Foram dias pensando sobre isso, eu já não queria mais me punir já estava farto de levar a culpa sozinho, Maria foi a pessoa que mais fez coisas por mim nos últimos dez anos e eu queria tentar alguma coisa realmente séria com ela. Eu finalmente decidi que a igreja não é pra mim, eu ainda posso frequentar é claro mas ser padre não é minha vocação e nunca vai ser.

Ela sorriu animada e me beijou praticamente pulando de felicidade, se ela é ou não a mulher da minha vida eu não sei mas a verdade é que ela me fez reviver outra vez.

- Podemos ir pra qualquer lugar do mundo não é incrível?!

- Pra onde você quer ir?.‐ ela pensou um pouco mas parecia já ter a resposta.

- Califórnia.

- Tudo bem, então nos vamos pra Califórnia amor..

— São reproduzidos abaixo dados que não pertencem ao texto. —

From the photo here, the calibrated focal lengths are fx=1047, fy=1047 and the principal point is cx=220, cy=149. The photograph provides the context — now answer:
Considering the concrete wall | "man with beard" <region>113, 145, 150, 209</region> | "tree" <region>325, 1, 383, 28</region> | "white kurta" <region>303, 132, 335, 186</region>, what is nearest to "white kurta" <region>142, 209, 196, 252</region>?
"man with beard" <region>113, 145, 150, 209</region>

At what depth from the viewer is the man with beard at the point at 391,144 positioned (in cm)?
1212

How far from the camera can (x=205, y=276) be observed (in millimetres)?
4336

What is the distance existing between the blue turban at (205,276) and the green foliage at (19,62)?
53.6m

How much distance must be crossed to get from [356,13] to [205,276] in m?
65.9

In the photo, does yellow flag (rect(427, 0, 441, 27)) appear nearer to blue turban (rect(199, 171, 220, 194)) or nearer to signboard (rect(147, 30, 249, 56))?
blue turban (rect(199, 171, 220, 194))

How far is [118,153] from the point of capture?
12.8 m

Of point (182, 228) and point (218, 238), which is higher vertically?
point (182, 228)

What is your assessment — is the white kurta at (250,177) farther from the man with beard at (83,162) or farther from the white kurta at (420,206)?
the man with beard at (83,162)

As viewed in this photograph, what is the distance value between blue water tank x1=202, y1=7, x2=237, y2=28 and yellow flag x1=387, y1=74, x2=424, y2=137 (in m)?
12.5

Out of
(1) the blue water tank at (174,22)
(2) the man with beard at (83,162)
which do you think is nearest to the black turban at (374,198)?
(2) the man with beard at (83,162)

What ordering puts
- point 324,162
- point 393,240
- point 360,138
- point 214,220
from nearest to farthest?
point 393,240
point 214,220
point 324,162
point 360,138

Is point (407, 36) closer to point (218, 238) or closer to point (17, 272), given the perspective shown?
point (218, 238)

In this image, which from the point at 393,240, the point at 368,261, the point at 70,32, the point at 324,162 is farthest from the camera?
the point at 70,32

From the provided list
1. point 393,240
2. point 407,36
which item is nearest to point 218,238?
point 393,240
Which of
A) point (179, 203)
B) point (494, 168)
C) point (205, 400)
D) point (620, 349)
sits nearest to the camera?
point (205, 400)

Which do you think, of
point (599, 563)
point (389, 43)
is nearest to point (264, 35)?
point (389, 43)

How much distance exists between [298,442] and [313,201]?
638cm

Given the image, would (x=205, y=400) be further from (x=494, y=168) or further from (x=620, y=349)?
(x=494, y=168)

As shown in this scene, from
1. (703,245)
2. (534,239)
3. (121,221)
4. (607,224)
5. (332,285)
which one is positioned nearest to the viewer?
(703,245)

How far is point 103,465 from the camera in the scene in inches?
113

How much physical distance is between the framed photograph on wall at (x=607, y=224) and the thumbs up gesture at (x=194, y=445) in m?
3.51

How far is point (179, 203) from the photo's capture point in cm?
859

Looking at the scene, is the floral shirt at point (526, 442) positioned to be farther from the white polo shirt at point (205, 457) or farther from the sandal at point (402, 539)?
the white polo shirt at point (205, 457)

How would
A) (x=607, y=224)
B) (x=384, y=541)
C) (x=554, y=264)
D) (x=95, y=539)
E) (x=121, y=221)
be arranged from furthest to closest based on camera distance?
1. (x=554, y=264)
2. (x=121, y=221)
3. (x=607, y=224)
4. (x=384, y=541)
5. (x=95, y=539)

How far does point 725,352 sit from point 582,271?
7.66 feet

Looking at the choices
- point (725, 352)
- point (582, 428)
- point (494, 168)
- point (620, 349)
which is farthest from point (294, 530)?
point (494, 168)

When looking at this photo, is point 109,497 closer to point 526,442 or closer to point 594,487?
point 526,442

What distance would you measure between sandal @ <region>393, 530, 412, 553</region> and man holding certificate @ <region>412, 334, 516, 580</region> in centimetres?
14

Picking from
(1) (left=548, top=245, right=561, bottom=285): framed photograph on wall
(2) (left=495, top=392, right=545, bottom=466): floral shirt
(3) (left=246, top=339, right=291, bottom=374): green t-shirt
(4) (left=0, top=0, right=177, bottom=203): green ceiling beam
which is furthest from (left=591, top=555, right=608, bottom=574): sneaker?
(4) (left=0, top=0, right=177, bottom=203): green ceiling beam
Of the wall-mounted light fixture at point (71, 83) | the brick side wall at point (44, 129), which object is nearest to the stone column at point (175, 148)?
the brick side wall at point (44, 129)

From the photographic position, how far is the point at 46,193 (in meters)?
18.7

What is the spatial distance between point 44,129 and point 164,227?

Talvez não fosse necessário ir pra longe bastava eu dizer que renegaria meus votos e ficaria com ela mas eu precisava me afastar, eu já passei por muita coisa aqui e nunca saí dessa cidade eu precisava de novos ares e Maria também.

Eu ainda tinha muito a fazer antes de ir embora, pra começar pela igreja. O antigo padre da cidade confiou em mim para assumir o posto e mesmo indo embora daqui eu não queria decepcionar mais ninguém eu sei que as pessoas daqui costumam guardar rancor e se eu precisar voltar algum dia espero ser bem recebido.

- Quando nós vamos?

- Eu ainda não sei, preciso fazer algumas coisas antes...

- E nós vamos contar pro seus pais sobre a gente?

- Eles estão te considerando filha deles, se contar eles vão ficar com raiva de você principalmente meu pai..

Eu sei que apesar de estar bajulando eles apenas pra morar aqui Maria aprendeu a gostar deles. Era de se esperar já que ela nunca teve pais de verdade e agora que tinha uma família ela se apegou rápido.

- Vamos guardar esse segredo por enquanto..

Era uma nova etapa pra nós dois e eu só espero que tudo dê certo apesar de que meu coração diz que alguma coisa ruim está para acontecer.